La práctica de casar niñas seguía vigente en el siglo I d.C. Cuando tiene lugar la Anunciación, según Lucas y Mateo, María estaba prometida en matrimonio a José, no tendría más de doce años -o puede que algo menos- cuando se le presentó Gabriel. Según el hábito era ya suficientemente madura para el matrimonio, a la edad de doce años y seis meses una joven estaba madura -bogeret-, su casamiento era esperado con ansiedad. Lucas no lo ignoraba e hizo que tampoco lo ignorase Gabriel, portavoz del sombrío Espíritu Santo, lúbrico visitante de María, la doncella.
Ubiquemos algo del contexto relativo a que una mujer engendrase un hijo por unión con la divinidad. El Dios de la Biblia hebrea abría o cerraba las matrices a voluntad produciendo esterilidad o fecundidad, por lo que todo embarazo debía ser considerado un don divino, pero siempre presuponía la relación sexual. Todos los expertos consideran que la expresión “hijo de Dios” es, para los hebreos, una metáfora, nada hay en la tradición judía que avale un embarazo sin la intervención del hombre. La mitología greco-romana, en cambio, abunda en concepciones donde lo humano y lo divino alcanzan niveles de enorme procacidad. Los escarceos amorosos de Zeus entre los humanos, por mencionar a uno de los dioses más prolíficos, produjeron una galería de personajes entre los que se contaban Dionisos, Heracles, Sémele, Leda, Dánae, Castor, Pólux… Si nos concentramos en figuras próximas a la época de Jesús, tenemos a Platón, de quien se sospechaba que no era hijo de Aristón sino de Apolo, quien se habría “acercado” a su madre, Anfictíone, luego de que se le advirtiera a Aristón que no la frecuentara hasta que diese a luz al filósofo. Buen dato para las delicias de Nietzsche: Platón como apolíneo. De Alejandro Magno se afirmaba su origen divino, porque Filipo -rey de Macedonia-, retaceaba dormir con su esposa Olimpia debido a su costumbre de rodearse de serpientes nocturnas, y Zeus, siempre alerta, habría sido furtivo visitante de su lecho. El emperador Augusto, que gobernaba el mundo al nacer Jesús, había sido engendrado en el transcurso de una visita de su madre al templo de Apolo, el dios aprovechó la ocasión luego de sumirla en un profundo sueño. Estas leyendas permiten no sólo saber del modo de pensar de los gentiles sino advertir que en los evangelistas se había producido un importante cambio de mentalidad, ya que escribiendo para ellos se impregnaban de sus concepciones. “Si tenemos presente que en última instancia la narración griega de la concepción virginal de Jesús fue transmitida en un entorno gentil y judío helenizado, debe presumirse que ésta sería entendida en el sentido con el que este entorno estaba familiarizado”, apunta Vermes3 con buena lógica.

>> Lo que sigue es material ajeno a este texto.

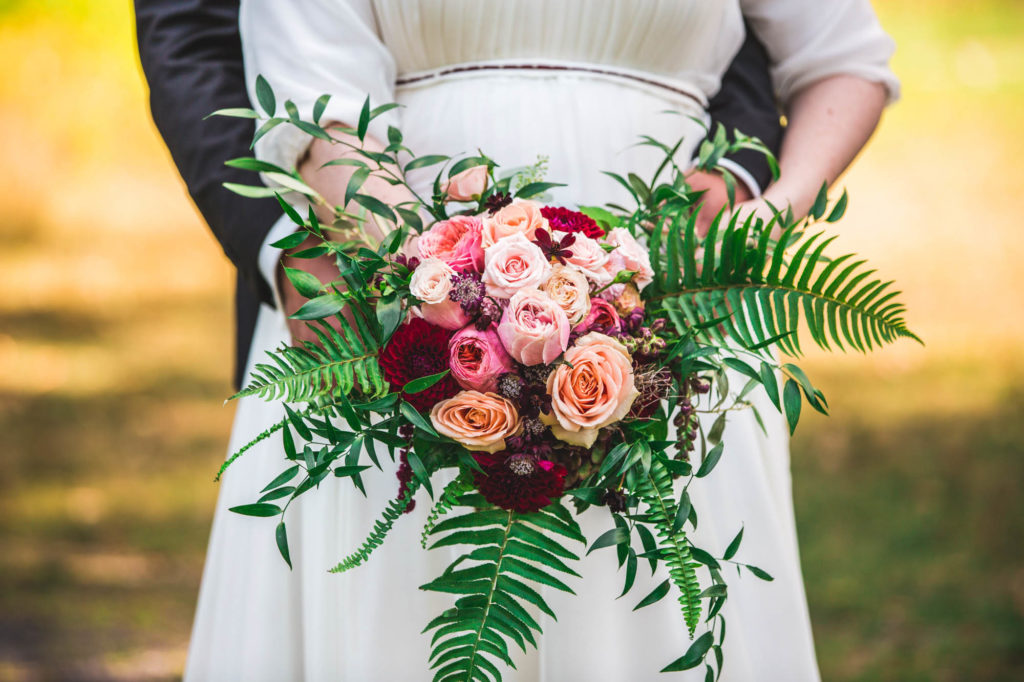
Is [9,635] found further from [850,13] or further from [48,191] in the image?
[48,191]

Con su apelación a la condición virginal de María, Mateo se aparta de la tradición hebrea para incorporarse al poder imperante, precio pagado para que en movimiento inverso Jesús conquiste al mundo con semblante de nacido del contubernio del Espíritu con la Virgen, una vez concluido el periplo en la cruz, elevado a emblema del poder del Hijo que con su Madre triunfa sobre la vida entronizando a ella como “sin pecado concebida”. Vale aquí una acotación: una cosa es que María hubiese gestado a su tremendo Hijo sin mediación viril y otra que ella misma haya sido concebida sin mancha, aquí la obsesión con el sexo tiene un punto cúlmine. Según lo establecido por los Padres de la Iglesia en el siglo XII, sólo Jesús había sido engendrado virginalmente, pero en 1869, a instancias de Pío Nono -que además de bizcochuelo para preparar arrollados también fue un papa que arrollaba doctrinariamente- el Primer Concilio Vaticano refrendó el dogma de la Inmaculada Concepción de María, que el mentado papa había promulgado en su epístola apostólica Ineffabilis Deus, de 1854. Al devaneo católico le importaba que ella misma estuviese exenta de la trágica condición que nos ata al sexo y procedieron en consecuencia. Si María había nacido sin que mediase el pecado, con esto produjeron una interminable cadena de exenciones que comenzando con sus progenitores debía extenderse por los progenitores de los progenitores hasta llegar quién sabe dónde -que yo sepa, a nadie se le ocurrió asentar tamaño dislate-. En fin, dejemos pasar la cuestión para volver a centrarnos en la virginidad de María siguiendo la genealogía paterna, que es la que preocupaba a los evangelistas.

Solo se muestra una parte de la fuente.